According to John Keilman's story: "Observers have numerous theories about why that's the case, ranging from hockey's relatively minor status on the national sports scene to Chicago's small American Indian community to the team's support of a local American Indian organization. Also, a name such as 'Redskins' is widely considered by American Indians to be a racist slur; judging the propriety of 'Blackhawks' is a much more subtle and complicated issue."
The story of Chief Blackhawk is wrapped in another of the bloody 19th century battles between the U.S. government and tribes, in this case members of the Sauk and Fox bands. Chief Black Hawk was captured, imprisoned and eventually freed -- after which he returned to family in Iowa.
Keilman writes: "But like many Indian leaders who met tragic fates, Black Hawk held an allure for white Americans, who saw him as a symbol of courage and nobility. In 1911, Chicago sculptor Lorado Taft completed a 50-foot concrete statue, inspired by Black Hawk, that stands by the Rock River in Oregon, Ill. The Tribune's account of the unveiling said the statue was 'dedicated to a vanishing race.' "
Such sentiment is part of the problem, said Indian rights activist Suzan Harjo, explaining that the typical Indian logo "relegates native people to a certain time in history that's not today, and it's intended to do so. It's not something that reflects anything that's current. It kind of keeps us in the backwater of history."
Harjo told the Tribune that the Blackhawks logo has not been as much of an issue because pro hockey is not as much of a cultural influence as football, where the Washington Redskins nickname is a more frequent target of activists, politicians and others.

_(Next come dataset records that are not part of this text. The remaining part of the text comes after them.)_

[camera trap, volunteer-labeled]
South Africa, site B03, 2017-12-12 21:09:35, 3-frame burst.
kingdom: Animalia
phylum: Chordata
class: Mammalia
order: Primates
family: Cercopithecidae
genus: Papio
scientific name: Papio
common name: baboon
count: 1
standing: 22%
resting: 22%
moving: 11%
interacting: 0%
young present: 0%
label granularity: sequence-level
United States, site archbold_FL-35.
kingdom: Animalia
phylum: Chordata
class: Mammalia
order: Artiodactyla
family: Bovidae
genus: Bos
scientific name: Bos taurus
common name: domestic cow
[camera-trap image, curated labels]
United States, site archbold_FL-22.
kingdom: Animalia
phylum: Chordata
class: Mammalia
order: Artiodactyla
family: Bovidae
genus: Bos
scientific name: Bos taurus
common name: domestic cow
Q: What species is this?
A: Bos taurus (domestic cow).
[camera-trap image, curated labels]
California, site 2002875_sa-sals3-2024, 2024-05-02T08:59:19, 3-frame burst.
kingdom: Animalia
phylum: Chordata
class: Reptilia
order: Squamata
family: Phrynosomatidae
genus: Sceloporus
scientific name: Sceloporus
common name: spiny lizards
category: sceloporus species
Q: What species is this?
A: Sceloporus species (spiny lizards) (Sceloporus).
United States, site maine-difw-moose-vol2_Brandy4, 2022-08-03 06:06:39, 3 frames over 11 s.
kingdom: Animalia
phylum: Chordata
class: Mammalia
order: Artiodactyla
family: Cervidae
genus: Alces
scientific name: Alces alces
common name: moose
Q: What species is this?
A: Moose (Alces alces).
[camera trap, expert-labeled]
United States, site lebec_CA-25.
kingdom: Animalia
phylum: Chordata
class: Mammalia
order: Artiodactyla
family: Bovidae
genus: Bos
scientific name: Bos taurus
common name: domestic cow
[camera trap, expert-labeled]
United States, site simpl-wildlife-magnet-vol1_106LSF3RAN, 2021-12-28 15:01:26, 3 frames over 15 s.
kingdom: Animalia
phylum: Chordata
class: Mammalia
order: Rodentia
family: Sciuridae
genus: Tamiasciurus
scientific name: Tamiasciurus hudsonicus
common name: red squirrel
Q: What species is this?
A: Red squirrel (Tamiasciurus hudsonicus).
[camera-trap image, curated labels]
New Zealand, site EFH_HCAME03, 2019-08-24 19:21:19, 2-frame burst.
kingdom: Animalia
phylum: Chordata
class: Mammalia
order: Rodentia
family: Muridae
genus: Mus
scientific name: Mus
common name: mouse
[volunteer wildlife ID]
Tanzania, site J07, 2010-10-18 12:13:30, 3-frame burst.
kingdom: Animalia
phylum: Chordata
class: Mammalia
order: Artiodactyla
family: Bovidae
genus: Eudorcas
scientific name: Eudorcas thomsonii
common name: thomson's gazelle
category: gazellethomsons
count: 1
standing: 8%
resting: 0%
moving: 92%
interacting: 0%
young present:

Meanwhile, in Chicago, a school district employee who works with American Indian students explained the lack of outcry this way: "In our small community, the divides become very difficult. Sometimes it's just easier to go along with what's happening."
The director of the American Indian Center of Chicago said the team has reached out to his organization, including a $60,000 donation to help remodel its building on the city's north side. "I am OK with both (the name and Indian head logo) as long as the educational process continues," Joseph Podlasek said.
But John Black Hawk, chairman of the Winnebago tribe in Nebraska, said that making contributions doesn't make up for history. The name and logo is still inappropriate, he said.
"We all do contributions," Blackhawk told the Tribune. "But we don't do it for the sake of wanting to be forgiven for something we've done that's offensive."